About this task: What is needed is an exact repeat of the lines from the one holding "SST Cluster Moderately" through the final line of the data, with no pictures.

Data items:
= = =

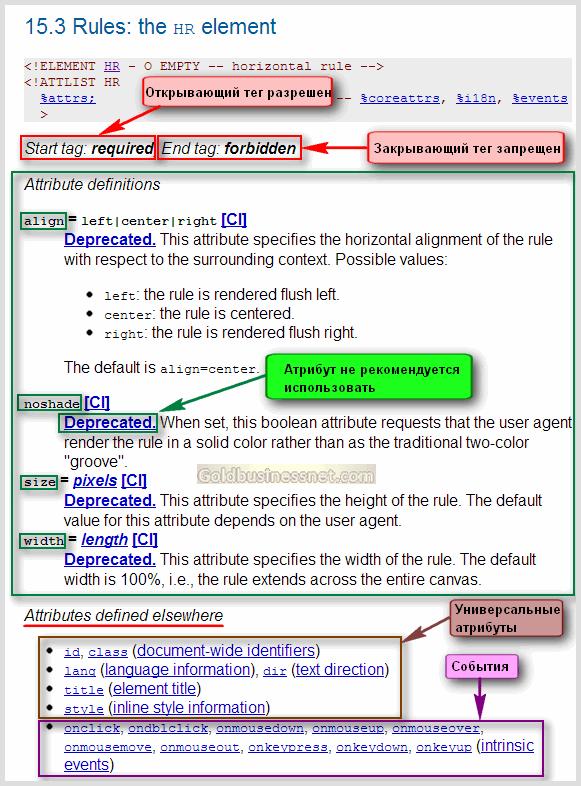 Атрибуты тега HR на официальной странице W3C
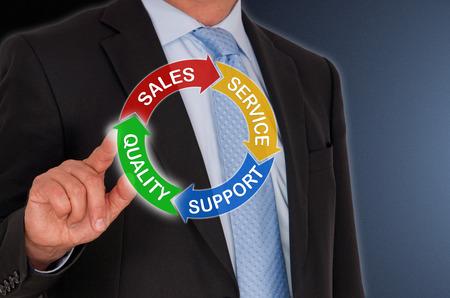 品質 - 販売 - サービス - サポート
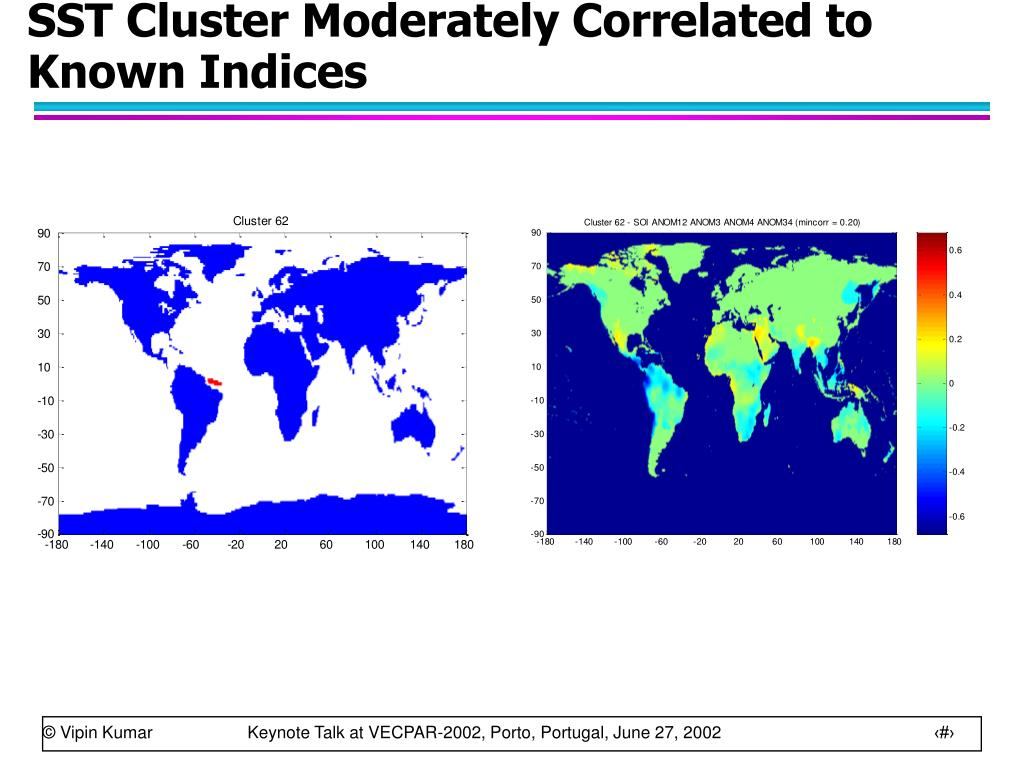 SST Cluster Moderately Correlated to Known Indices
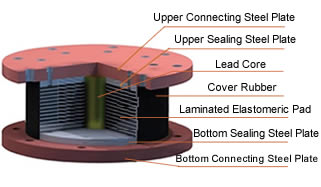 Base Isolation in San Francisco - lead-rubber-bearing-components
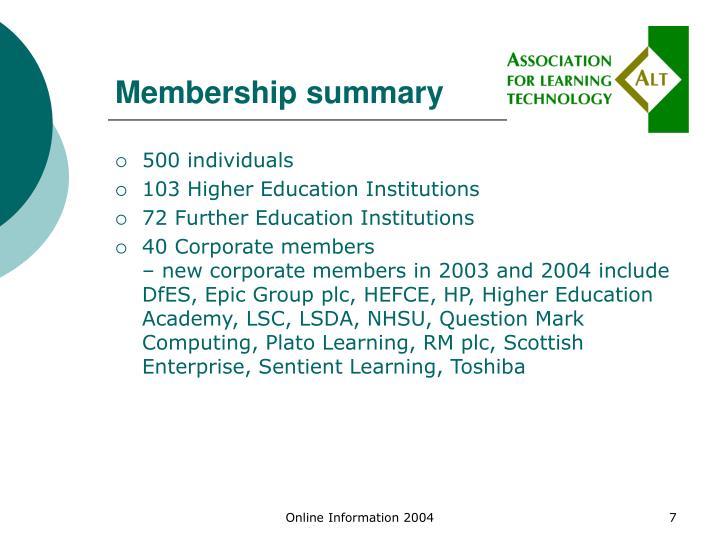 Membership summary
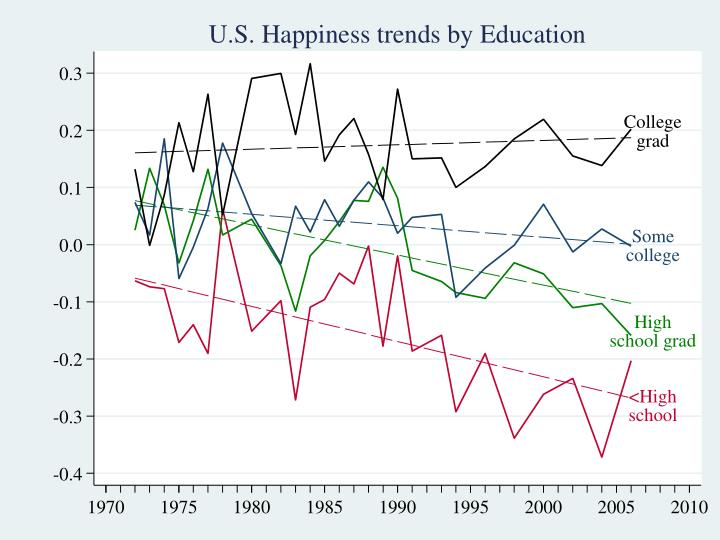 U.S. trends by education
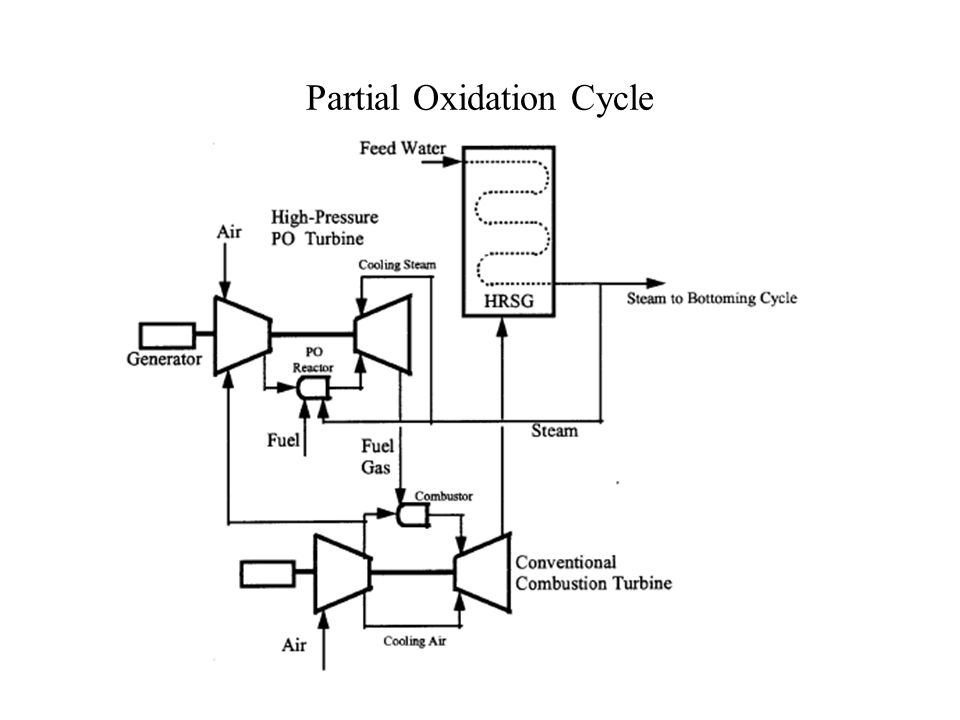 Optimal design of gas turbine power station ppt video for Design of oxidation pond ppt
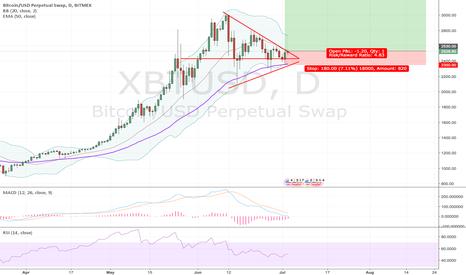 XBTUSD: Long trade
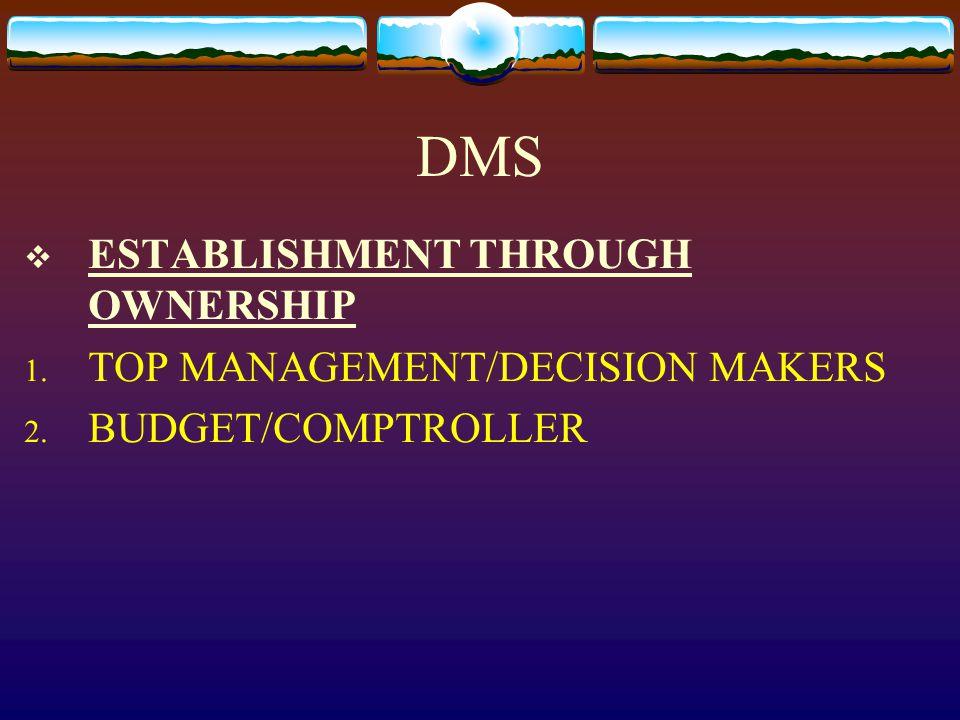 DMS  ESTABLISHMENT THROUGH OWNERSHIP 1. TOP MANAGEMENT/DECISION MAKERS 2. BUDGET/COMPTROLLER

= = =

Response to this exercise:
 SST Cluster Moderately Correlated to Known Indices
 Base Isolation in San Francisco - lead-rubber-bearing-components
 Membership summary
 U.S. trends by education
 Optimal design of gas turbine power station ppt video for Design of oxidation pond ppt
 XBTUSD: Long trade
 DMS  ESTABLISHMENT THROUGH OWNERSHIP 1. TOP MANAGEMENT/DECISION MAKERS 2. BUDGET/COMPTROLLER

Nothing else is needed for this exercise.